Aber welcher Geist wohnt und herrscht jetzt in diesem Haus? Ein guter? Oder vielleicht gar keiner? Ist Deutschland ein geistliches Vakuum? Ist Deutschland, was Gott anbetrifft, neutral, distanziert und überwiegend gleich­gültig? Wir können jubeln und danken, dass der böse Geist von einst weitgehend verschwunden ist. Aber wenn nichts anderes geblieben ist als eine Freiheit von ihm, nicht für irgendetwas, dann leben wir in einem gefährlichen Vakuum. Und dann kann es geschehen, dass der böse Geist zusammen mit sieben weiteren zurückkehrt und es unserm Land am Ende noch schlimmer ergeht.

Liebe Brüder und Schwestern, die christliche Freiheit besteht nicht aus Autonomie und Toleranz, nicht aus Selbst­bestimmung und Beliebig­keit.

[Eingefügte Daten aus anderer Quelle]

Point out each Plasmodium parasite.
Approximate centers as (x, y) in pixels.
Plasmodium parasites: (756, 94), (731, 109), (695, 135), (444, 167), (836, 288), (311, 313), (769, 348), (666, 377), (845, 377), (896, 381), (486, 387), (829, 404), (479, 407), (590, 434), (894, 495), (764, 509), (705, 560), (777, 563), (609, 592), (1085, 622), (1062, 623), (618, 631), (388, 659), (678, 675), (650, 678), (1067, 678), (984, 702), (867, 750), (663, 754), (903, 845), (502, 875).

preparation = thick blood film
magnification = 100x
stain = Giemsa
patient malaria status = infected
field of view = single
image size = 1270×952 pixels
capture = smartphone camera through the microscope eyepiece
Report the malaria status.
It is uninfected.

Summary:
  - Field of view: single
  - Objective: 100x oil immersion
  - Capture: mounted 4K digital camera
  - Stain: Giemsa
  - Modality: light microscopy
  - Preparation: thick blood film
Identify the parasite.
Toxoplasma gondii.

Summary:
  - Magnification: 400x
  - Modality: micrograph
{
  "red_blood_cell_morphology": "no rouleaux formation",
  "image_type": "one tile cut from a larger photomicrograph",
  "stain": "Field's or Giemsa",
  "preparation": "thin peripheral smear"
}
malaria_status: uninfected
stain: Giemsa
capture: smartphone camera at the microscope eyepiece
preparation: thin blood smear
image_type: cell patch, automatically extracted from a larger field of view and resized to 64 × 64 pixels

Christliche Freiheit bedeutet, dass Jesus Christus uns von der Schuld unserer Sünde befreit hat, damit wir das herrliche Leben der Gotteskinder führen können – ein Leben in Liebe, Respekt und Hilfs­bereit­schaft. Wie schön wäre es, wenn Gottes Geist in unserem Volk auf diese Weise herrschen würde! Wie schön wäre es, wenn er wirklich die Vor­herrschaft hätte und die Mehrheit der Bürger prägte! Denn nur dort, wo Menschen sich nicht selbst vergöttern, sondern in aller Bescheiden­heit als Kinder des himmlischen Vaters leben, sind wir sicher vor der Rückkehr der bösen Geister. Amen.

Diese Predigt wurde erstmals gehalten im Jahre 2017.